When using His-tagged VEGF for research, it's essential to consider whether the tag should be removed for specific applications, especially in studies focusing on precise structural interactions or in vivo applications where tag artifacts could influence outcomes.

How do different VEGF isoforms interact with their receptors and co-receptors?

VEGF isoforms exhibit differential binding patterns to receptors and co-receptors, which contributes to their diverse biological effects in both physiological and pathological contexts:

• VEGFR1 and VEGFR2: All major VEGF-A isoforms bind to these primary signaling receptors, but with different affinities. VEGF-A has higher affinity for VEGFR1 than VEGFR2, though VEGFR2 is the primary mediator of angiogenic signaling in most contexts.
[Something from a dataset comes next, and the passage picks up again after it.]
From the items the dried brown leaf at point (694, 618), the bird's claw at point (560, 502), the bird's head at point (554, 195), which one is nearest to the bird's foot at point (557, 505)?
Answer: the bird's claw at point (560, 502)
• Neuropilins (NRPs): VEGF-A₁₆₅ binds to both NRP1 and NRP2, whereas VEGF-A₁₄₅ binds only to NRP2. Importantly, VEGF-A₁₂₁ does not bind to either neuropilin due to the absence of exon 7 . The interaction with neuropilins enhances VEGFR2 signaling and contributes to isoform-specific biological activities.
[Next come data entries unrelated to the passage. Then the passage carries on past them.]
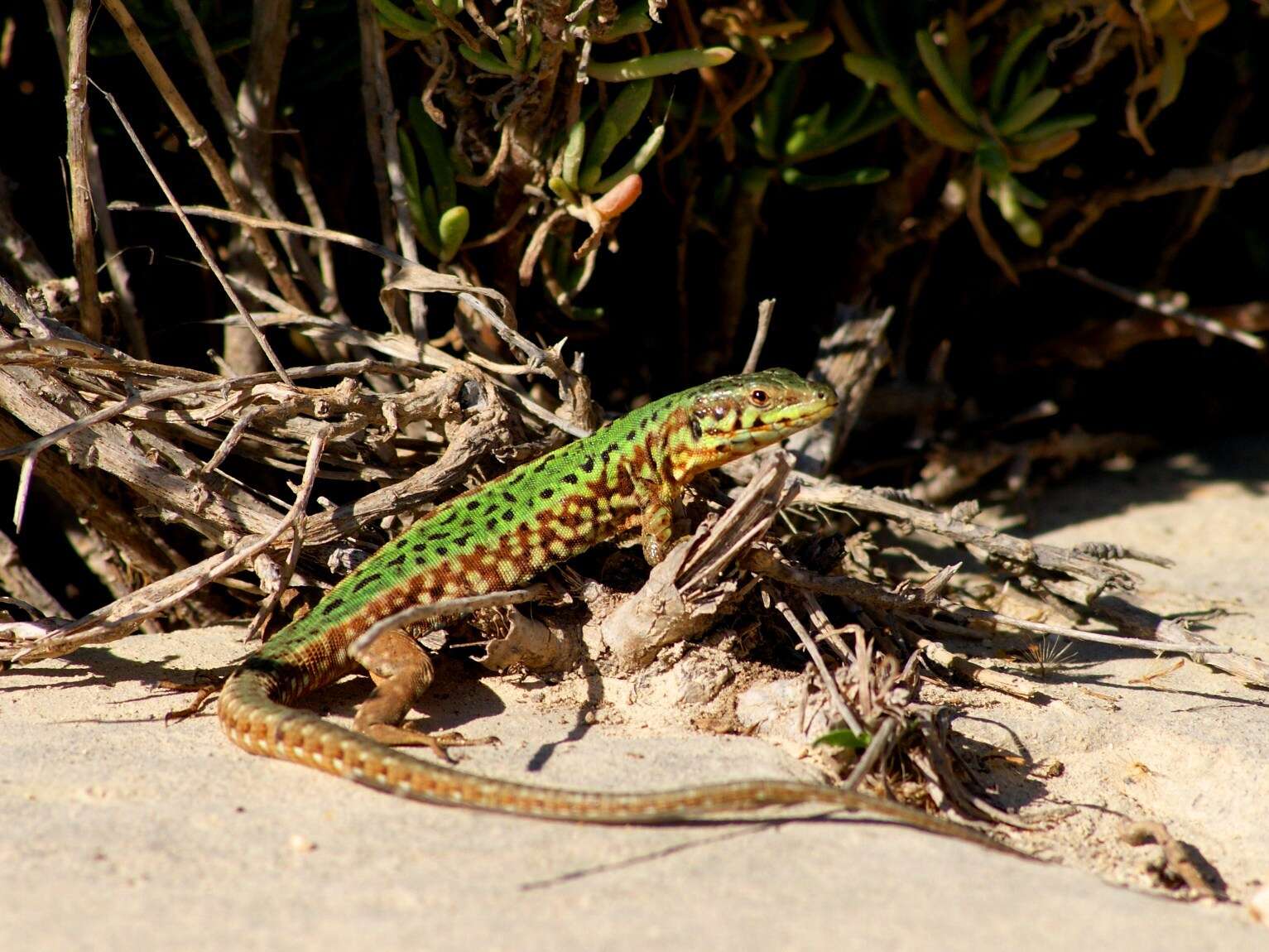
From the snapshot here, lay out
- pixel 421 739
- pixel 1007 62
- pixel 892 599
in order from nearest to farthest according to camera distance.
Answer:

• Heparan sulfate proteoglycans (HSPGs): With the exception of VEGF-A₁₂₁, all VEGF isoforms bind to heparin and interact with HSPGs on the cell surface. This interaction restricts their diffusion and creates concentration gradients vital for directed vessel growth.

• Soluble VEGFR1 (sVEGFR1): This naturally occurring truncated version of VEGFR1 lacks the transmembrane and intracellular signaling domains and functions as an inhibitory factor by sequestering VEGF ligands or forming dominant-negative heterodimers with membrane-bound VEGFRs .
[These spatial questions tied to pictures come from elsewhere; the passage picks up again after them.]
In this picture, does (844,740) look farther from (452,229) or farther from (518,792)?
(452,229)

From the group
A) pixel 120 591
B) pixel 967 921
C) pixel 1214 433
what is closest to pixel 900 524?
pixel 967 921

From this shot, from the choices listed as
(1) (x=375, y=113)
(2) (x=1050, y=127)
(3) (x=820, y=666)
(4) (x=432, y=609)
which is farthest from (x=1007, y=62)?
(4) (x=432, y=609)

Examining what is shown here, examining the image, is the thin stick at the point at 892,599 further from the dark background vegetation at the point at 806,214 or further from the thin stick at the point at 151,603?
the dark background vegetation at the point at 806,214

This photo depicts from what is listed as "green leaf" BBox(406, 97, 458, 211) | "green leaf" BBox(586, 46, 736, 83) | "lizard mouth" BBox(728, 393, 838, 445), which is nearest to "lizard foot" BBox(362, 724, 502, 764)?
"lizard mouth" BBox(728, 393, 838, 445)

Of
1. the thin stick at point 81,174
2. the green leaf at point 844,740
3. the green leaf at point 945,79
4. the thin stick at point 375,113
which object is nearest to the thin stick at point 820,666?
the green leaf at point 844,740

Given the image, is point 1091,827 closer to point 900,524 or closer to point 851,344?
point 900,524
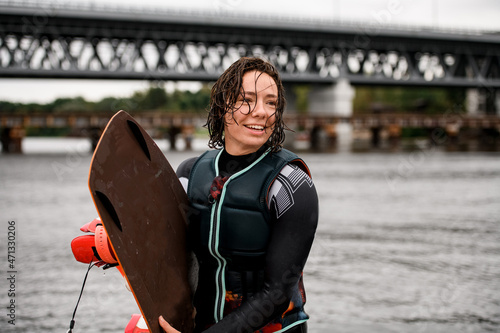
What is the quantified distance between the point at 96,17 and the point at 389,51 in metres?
28.0

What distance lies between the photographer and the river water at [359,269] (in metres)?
4.27

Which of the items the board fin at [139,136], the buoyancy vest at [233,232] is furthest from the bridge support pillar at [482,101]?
the board fin at [139,136]

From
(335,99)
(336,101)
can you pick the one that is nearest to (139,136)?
(336,101)

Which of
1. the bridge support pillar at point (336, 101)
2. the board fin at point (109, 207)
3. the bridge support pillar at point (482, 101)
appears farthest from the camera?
the bridge support pillar at point (482, 101)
These complex interaction patterns create a finely tuned system where the ratio of different isoforms and their spatial distribution regulate vascular development and homeostasis. Computational models have been developed to understand these dynamic systemic distributions of VEGF and sVEGFR1, providing insights into how these molecules maintain angiogenic balance in normal physiology .

What are the molecular mechanisms underlying VEGF-A-mediated human organ rejuvenation?

Recent research has identified VEGF-A as a master pathway for human organ rejuvenation. The molecular mechanisms involved include:

• Rejuvenation cascade: VEGF-A treatment initiates a molecular rejuvenation cascade that improves key aging parameters in human skin. This cascade involves the upregulation of angiogenesis- and hypoxia-related pathways, particularly VEGF-A itself and HIF1A, which are most upregulated in rejuvenated human skin .

• Improvement of aging markers: VEGF-A treatment has been shown to improve several key aging parameters including p16ink4a, SIRT1, PGC1α, collagen 17A, and MMP1, which are important molecular markers and regulators of aging .

• Direct tissue effects: Importantly, VEGF-A treatment improves aging parameters even in isolated, organ-cultured aged human skin, in the absence of functional skin vasculature, neural, or murine host inputs. This suggests that VEGF-A has direct effects on tissue rejuvenation beyond its known role in angiogenesis .

• Amplification mechanism: The rejuvenation cascade appears to be initiated by murine VEGF-A, which then up-regulates VEGF-A expression and secretion within aged human skin, creating a positive feedback loop .

• Delivery mechanisms: Intradermally injected VEGF-loaded nanoparticles are sufficient to induce a molecular rejuvenation signature in aged human skin, suggesting a potential practical approach for clinical applications .

These findings identify VEGF-A as the first pharmacologically pliable master pathway for human organ rejuvenation in vivo and demonstrate the potential for developing VEGF-A-based interventions for age-related conditions .

How should researchers interpret contradictory findings on VEGF levels across different studies?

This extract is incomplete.